- GIVEN TEXT:
···

‘I don’t see mass appetite at a street level for the armed campaign’
Dominic Óg McGlinchey says it is ‘make your mind up time’ for dissident republicans
Dominic Óg McGlinchey: “There were things done that were unimaginable, not normal, but normal for people who lived in the occupied Six Counties.” Photograph: Joe O’Shaughnessy
File picture of Dominic McGlinchey. Photograph Pacemaker
Dominic Óg McGlinchey has serious misgivings and questions to ask about the strategic, pragmatic and even moral purpose of the continuing dissident republican campaign of violence. He wouldn’t be in the “business of condemning the armed struggle” but says it’s “make your mind up time” for dissident groups.
“I don’t see mass appetite at a street level for the armed campaign,” he adds. “If there was we would be having mass amounts of attacks.” He believes the various paramilitary groups must decide as to whether they take the paramilitary or political path. You can’t do both, he is certain. “It’s evolve or die, because that is where we are at.”
A case in point, he feels, is Friday’s dissident feud murder in Belfast of former Continuity IRA commander Tommy Crossan. “It’s terrible that anybody would be shot on a Good Friday evening, but when organisations lose direction and discipline that’s where you end up.”
McGlinchey recalls a conversation he had recently with a fellow republican. “I asked, is it possible for you to think for one second that you can build a republican movement without the use of the gun being at its core? And this person said of course it is.

···

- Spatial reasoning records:
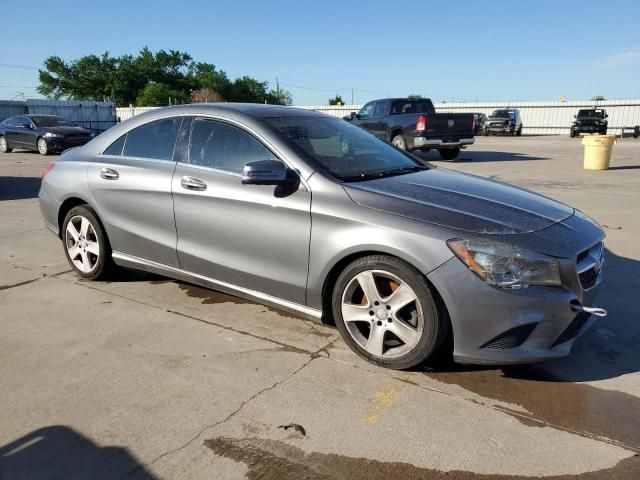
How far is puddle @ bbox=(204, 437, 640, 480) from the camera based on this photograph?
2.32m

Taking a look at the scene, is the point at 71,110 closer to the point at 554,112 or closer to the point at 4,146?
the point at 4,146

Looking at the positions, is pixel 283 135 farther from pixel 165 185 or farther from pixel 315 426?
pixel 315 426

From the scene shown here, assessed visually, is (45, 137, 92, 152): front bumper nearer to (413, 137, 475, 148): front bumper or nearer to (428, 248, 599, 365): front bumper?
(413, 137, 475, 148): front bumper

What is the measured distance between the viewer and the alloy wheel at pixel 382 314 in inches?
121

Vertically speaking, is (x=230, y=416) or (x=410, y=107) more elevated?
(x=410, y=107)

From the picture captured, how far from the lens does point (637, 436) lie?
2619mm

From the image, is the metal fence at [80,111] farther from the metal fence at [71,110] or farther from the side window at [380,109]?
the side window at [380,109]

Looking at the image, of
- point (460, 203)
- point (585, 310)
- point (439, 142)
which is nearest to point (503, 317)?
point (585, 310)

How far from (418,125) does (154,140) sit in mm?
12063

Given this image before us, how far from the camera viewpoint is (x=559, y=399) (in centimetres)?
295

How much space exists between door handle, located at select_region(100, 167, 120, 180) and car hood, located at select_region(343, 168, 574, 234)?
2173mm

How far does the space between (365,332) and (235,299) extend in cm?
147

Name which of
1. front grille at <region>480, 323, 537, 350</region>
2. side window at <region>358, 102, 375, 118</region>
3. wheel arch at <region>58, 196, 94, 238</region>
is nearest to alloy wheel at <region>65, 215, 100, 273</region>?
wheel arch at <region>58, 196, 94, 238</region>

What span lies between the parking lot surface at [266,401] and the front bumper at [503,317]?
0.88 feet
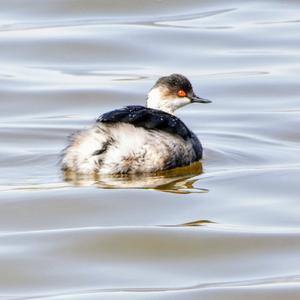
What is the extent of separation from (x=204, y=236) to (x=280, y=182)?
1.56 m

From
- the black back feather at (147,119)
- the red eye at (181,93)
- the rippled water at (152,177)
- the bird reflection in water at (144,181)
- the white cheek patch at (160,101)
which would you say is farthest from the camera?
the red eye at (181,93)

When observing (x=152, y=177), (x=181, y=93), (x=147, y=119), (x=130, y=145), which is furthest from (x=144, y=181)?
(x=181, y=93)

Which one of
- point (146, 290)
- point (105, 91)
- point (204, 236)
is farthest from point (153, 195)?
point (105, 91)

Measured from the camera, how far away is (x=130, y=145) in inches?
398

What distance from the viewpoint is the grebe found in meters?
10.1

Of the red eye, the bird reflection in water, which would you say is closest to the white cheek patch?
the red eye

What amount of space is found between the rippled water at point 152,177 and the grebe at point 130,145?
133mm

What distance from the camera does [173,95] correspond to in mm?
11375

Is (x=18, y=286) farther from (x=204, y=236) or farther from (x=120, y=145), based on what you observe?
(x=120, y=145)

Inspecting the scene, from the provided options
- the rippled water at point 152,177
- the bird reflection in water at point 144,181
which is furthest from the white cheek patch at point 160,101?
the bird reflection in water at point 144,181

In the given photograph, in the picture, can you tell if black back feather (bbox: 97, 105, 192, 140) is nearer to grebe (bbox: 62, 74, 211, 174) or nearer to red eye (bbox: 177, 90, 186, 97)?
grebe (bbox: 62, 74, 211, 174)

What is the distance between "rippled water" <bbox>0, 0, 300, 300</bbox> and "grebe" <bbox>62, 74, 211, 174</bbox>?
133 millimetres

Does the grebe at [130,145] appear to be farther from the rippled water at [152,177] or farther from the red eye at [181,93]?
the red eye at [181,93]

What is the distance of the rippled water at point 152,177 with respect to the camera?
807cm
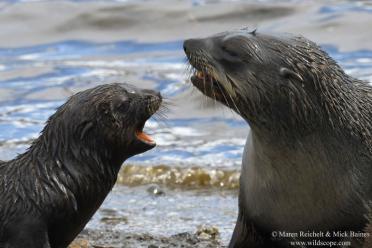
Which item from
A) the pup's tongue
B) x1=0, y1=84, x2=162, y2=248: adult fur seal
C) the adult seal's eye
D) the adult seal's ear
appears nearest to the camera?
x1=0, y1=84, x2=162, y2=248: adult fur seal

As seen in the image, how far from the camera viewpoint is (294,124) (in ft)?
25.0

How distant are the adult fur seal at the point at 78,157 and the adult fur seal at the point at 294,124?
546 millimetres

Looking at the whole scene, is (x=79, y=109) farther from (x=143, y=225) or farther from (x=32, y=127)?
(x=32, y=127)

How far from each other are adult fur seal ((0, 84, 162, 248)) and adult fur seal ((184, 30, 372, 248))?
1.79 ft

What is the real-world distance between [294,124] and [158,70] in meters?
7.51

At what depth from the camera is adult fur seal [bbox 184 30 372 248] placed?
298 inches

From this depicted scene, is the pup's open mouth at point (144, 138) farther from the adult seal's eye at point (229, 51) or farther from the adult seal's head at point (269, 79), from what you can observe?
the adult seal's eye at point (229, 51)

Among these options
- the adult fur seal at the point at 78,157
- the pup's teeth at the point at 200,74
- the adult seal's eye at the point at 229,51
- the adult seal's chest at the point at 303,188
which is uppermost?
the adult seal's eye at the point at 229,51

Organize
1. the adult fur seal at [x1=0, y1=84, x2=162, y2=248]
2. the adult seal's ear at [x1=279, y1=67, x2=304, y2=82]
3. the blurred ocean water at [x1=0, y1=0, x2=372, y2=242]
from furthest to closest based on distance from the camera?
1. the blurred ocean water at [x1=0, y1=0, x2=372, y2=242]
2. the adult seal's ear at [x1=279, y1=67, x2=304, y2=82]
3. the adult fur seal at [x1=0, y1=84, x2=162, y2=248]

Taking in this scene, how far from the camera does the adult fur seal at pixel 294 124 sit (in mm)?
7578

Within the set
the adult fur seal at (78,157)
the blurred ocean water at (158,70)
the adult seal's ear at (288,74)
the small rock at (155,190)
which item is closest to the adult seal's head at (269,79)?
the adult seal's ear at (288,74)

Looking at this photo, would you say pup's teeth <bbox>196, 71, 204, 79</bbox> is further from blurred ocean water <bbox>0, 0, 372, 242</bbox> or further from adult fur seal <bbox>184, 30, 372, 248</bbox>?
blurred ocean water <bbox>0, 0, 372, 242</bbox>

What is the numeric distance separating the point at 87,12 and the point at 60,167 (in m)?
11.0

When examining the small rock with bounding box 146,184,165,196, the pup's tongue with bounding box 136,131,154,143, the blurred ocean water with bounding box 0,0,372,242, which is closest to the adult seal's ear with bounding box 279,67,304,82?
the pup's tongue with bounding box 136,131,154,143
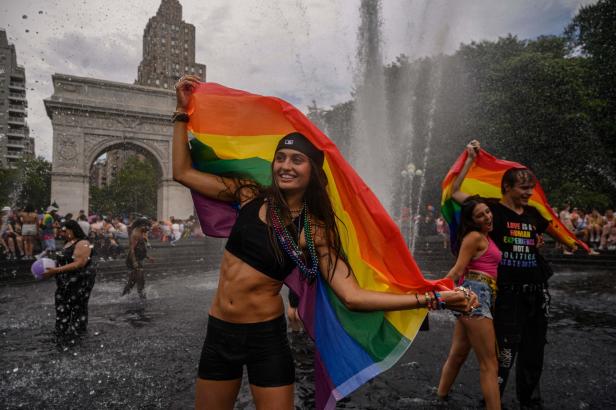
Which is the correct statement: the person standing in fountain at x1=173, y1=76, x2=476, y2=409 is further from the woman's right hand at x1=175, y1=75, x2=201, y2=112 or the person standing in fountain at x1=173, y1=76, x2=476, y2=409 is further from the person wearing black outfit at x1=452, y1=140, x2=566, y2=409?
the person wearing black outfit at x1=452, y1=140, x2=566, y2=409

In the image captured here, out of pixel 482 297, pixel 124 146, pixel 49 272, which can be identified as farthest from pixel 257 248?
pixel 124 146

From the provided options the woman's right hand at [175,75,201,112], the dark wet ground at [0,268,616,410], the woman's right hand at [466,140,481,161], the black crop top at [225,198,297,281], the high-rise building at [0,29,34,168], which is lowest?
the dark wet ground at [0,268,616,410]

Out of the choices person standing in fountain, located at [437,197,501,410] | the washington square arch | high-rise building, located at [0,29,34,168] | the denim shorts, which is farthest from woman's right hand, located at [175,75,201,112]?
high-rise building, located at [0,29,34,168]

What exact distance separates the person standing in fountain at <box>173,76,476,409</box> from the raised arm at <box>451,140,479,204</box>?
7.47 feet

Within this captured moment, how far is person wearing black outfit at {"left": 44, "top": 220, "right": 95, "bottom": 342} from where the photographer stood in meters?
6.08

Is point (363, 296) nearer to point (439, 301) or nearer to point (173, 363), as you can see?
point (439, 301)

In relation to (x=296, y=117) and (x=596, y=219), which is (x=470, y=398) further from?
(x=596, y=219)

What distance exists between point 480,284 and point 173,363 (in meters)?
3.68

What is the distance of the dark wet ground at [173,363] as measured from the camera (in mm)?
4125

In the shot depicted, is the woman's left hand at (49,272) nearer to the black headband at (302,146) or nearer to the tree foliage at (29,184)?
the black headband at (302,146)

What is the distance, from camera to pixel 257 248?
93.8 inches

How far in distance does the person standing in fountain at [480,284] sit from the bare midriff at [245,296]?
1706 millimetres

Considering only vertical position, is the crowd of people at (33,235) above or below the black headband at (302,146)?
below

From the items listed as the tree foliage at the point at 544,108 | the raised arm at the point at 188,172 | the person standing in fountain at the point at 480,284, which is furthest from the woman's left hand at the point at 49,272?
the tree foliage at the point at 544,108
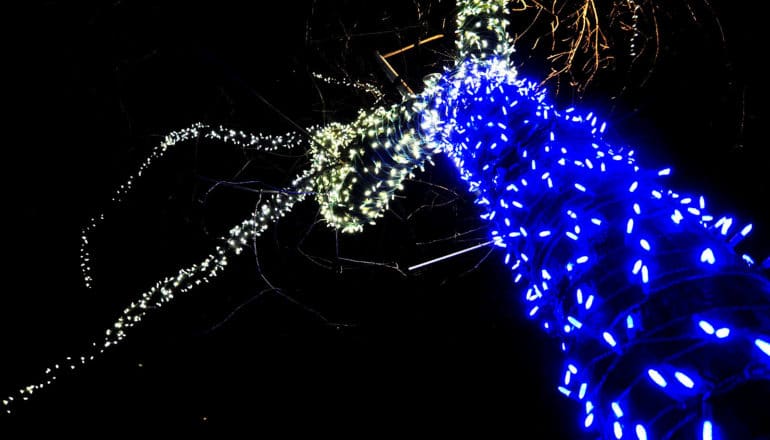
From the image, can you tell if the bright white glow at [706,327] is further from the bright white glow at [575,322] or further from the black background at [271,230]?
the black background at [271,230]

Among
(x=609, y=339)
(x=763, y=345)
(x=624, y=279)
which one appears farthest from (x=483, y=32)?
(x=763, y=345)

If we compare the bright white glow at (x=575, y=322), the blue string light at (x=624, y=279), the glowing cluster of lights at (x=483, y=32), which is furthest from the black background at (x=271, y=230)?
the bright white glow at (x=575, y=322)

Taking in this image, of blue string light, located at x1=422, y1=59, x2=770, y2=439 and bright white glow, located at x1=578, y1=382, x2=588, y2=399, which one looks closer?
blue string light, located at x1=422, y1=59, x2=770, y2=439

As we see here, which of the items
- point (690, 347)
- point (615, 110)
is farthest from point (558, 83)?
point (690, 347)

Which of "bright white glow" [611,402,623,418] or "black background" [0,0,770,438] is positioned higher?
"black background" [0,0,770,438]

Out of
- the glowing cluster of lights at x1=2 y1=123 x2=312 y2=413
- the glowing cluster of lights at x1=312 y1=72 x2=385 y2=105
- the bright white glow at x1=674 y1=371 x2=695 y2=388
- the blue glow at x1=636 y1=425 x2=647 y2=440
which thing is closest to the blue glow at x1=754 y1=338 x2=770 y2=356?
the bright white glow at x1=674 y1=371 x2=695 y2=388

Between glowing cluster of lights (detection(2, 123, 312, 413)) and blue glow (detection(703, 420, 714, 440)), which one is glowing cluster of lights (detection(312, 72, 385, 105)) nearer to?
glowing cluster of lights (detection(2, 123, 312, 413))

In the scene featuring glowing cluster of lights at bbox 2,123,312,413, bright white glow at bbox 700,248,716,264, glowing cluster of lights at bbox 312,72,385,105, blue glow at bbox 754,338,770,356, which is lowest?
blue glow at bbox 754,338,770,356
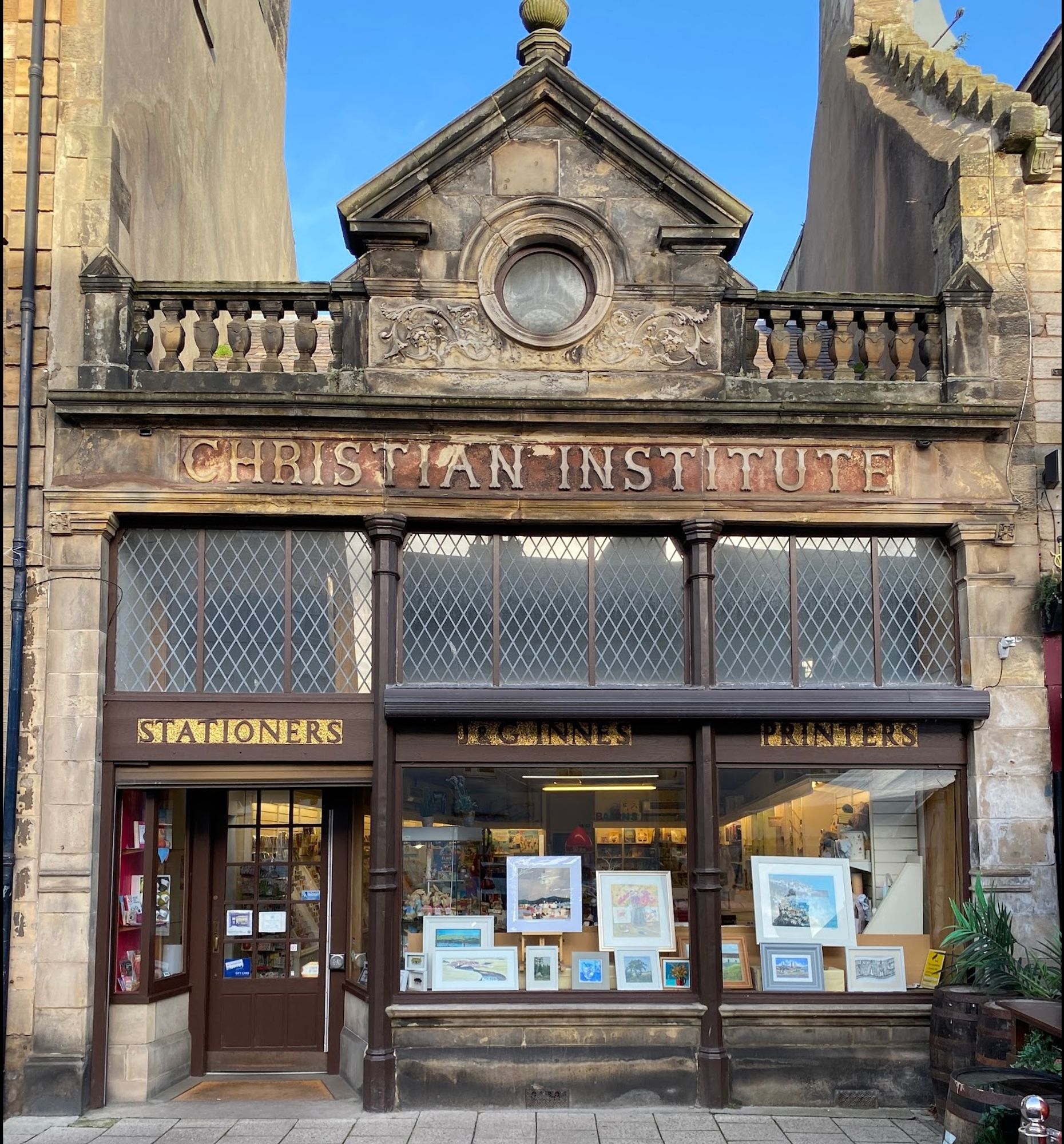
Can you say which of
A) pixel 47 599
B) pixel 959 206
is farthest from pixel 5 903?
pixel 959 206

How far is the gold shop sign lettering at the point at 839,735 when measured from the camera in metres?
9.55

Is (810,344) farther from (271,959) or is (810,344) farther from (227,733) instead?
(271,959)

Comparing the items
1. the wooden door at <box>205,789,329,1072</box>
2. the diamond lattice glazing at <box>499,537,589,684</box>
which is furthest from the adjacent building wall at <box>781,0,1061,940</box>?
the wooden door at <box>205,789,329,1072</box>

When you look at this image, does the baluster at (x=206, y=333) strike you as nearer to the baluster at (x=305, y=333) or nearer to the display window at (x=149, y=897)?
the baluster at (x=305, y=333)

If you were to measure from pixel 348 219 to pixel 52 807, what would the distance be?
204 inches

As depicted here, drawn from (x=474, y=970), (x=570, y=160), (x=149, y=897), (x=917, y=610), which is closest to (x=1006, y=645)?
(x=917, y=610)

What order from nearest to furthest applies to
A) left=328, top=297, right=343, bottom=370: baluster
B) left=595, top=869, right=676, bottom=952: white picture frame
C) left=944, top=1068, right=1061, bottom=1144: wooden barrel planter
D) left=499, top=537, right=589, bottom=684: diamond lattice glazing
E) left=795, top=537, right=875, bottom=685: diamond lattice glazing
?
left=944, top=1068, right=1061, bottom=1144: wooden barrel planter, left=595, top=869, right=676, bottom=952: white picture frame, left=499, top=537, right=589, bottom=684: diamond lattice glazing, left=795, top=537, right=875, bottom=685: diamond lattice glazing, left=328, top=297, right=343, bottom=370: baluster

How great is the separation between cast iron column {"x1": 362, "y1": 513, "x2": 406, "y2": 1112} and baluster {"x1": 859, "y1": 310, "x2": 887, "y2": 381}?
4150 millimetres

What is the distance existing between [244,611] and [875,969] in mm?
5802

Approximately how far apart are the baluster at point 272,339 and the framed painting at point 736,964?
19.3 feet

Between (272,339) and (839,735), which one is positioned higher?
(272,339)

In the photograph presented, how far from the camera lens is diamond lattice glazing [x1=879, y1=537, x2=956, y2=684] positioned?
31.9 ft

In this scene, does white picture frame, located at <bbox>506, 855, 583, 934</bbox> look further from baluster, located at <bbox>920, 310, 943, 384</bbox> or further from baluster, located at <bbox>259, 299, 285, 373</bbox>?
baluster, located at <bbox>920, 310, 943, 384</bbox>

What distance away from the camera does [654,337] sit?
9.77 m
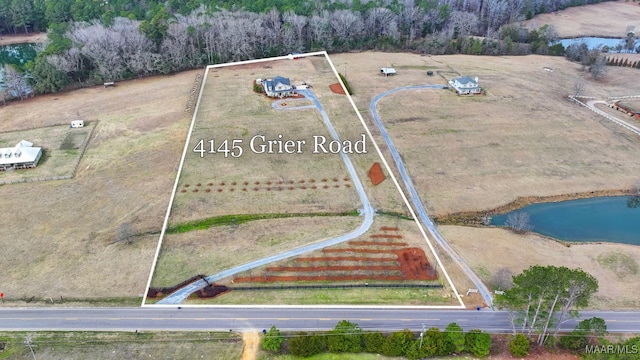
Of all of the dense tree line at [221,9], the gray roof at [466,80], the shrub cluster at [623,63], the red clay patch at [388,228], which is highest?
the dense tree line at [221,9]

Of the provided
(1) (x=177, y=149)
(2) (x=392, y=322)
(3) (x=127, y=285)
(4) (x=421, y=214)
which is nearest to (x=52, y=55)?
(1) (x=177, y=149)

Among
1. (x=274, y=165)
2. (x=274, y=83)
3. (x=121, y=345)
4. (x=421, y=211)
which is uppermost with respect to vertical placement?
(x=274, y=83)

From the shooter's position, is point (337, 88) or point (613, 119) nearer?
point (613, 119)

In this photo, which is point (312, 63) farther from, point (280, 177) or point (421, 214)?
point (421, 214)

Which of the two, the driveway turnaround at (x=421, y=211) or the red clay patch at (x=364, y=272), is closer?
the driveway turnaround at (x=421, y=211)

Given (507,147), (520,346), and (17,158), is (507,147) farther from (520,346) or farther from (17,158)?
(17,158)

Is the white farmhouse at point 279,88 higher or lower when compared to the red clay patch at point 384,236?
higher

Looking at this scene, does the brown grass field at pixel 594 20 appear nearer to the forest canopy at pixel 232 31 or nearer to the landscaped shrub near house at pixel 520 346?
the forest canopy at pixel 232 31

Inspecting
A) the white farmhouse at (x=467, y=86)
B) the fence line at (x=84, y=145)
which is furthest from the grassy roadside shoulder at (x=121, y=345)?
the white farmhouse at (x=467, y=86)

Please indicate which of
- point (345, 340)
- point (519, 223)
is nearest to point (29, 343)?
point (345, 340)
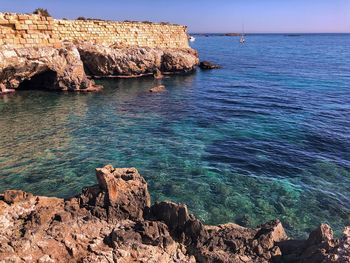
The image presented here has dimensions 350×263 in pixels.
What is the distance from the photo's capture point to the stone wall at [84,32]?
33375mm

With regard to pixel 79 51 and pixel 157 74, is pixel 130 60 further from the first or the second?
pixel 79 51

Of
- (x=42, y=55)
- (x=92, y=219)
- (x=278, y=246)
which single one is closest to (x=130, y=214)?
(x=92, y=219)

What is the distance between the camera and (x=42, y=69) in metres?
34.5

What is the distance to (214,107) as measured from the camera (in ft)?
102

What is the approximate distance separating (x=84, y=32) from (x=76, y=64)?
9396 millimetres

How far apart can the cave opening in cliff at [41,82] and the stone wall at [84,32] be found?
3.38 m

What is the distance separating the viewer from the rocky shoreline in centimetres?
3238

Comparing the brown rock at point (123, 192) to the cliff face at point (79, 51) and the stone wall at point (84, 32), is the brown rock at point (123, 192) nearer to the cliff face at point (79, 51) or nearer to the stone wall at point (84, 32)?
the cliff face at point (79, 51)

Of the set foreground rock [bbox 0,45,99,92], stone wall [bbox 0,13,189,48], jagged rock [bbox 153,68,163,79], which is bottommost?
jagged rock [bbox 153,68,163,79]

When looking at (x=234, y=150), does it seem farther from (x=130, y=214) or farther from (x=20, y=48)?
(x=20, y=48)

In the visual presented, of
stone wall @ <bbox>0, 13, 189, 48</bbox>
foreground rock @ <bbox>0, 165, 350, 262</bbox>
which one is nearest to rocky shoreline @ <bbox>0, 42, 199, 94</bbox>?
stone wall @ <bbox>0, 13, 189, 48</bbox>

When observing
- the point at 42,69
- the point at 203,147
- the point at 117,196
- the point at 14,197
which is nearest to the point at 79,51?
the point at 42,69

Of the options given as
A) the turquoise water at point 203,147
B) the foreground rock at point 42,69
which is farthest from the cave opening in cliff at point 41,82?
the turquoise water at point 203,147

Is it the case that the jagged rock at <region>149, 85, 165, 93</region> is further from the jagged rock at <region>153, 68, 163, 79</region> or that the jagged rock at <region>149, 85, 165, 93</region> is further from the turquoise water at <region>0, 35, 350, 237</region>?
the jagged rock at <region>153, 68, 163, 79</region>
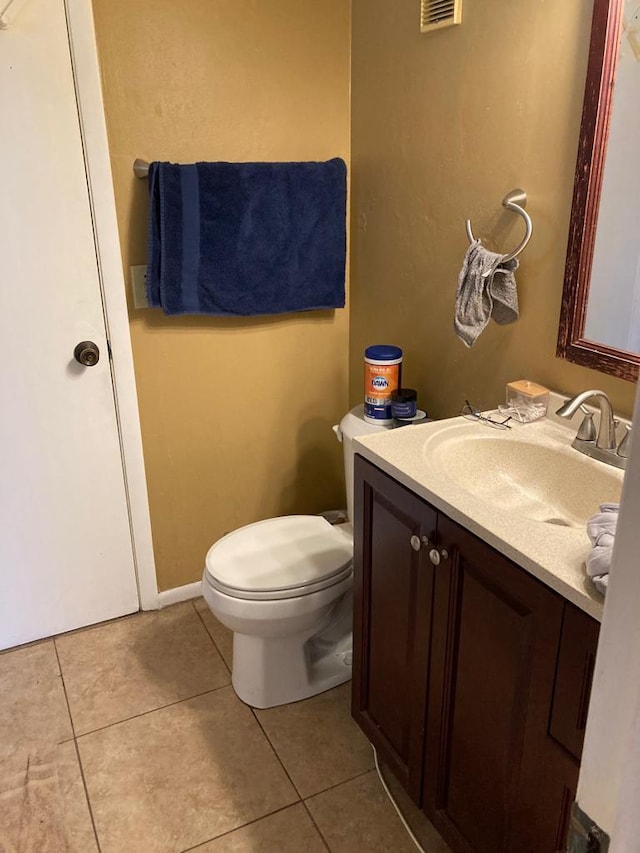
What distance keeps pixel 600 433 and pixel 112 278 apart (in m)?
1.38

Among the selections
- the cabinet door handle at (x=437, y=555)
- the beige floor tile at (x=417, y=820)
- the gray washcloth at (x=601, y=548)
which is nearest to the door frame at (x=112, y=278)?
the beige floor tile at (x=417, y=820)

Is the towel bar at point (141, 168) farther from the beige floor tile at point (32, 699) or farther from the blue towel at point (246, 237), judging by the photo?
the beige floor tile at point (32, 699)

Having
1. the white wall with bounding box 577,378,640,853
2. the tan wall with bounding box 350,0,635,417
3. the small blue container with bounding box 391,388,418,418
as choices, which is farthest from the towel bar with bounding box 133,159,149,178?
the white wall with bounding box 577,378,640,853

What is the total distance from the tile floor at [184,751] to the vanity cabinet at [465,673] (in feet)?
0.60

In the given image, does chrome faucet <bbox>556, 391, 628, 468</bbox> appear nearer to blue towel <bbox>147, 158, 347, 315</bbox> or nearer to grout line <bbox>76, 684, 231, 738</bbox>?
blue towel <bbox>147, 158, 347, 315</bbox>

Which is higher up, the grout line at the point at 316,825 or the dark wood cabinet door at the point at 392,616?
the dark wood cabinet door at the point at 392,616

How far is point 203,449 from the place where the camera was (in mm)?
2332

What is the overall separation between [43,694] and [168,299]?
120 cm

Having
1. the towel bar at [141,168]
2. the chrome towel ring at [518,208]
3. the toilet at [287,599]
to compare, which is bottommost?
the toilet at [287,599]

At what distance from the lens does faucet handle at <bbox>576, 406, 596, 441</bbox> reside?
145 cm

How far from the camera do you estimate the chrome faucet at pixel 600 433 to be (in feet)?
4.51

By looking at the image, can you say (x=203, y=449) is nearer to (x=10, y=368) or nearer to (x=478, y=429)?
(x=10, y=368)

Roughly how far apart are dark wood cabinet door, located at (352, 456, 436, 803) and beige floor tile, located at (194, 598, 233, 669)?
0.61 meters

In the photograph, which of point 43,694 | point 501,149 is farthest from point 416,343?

···

- WHAT YOU SHOULD DO:
Write what comes next in the article on Dominic Óg McGlinchey and the dissident republican campaign, starting after its final sentence.

- EXERCISE RESPONSE:
“So then I said, well let’s engage in that process. Let’s start to have a conversation about the removal of the gun from Irish politics. Is that not what everybody wants? So how do you go about bringing together the people on the island, North and South, to establish a 32-county socialist republic? I firmly believe you have to take off the mask and go out there among the people and start that job.”
McGlinchey was an admirer and supporter of Martin McGuinness but when he and Gerry Adams persuaded republicans to endorse policing in 2007 he quit Sinn Féin. “It was too much to stomach.”
The son of Dominic and Mary McGlinchey, he was 16 and with his father when he was gunned down in Drogheda in 1994; aged 9 when his mother was shot in Dundalk in 1987 just after she had bathed him and his brother Declan. He and his brother after the killings of his mother and father were raised respectively in grandparental homes in Toomebridge, Co Antrim, and Bellaghy, Co Derry.
Dominic and Mary McGlinchey were leaders in the Irish National Liberation Army (INLA), both ruthless and even labelled as psychopathic, with his father being called “ Mad Dog” McGlinchey, but he rejects that depiction. What he strongly suspects is that six months before the 1994 IRA ceasefire Dominic McGlinchey was killed to “facilitate the peace process”. Those responsible, he contends, were one of three groups: the IRA, British military intelligence or people acting for the Irish government.
He’ll talk about his parents but first, and with a degree of circumspection, he wants to speak about dissident republican paramilitaries and how he feels they must engage in a debate about whether now is the time to call a halt to the violence.
We meet in Tuam, Co Galway, where 37-year-old McGlinchey is now living with his wife and three children. We speak for several hours over two days and he is cautious in his comments, elliptical by times, because he says you “need to be careful because it is very dangerous out there”.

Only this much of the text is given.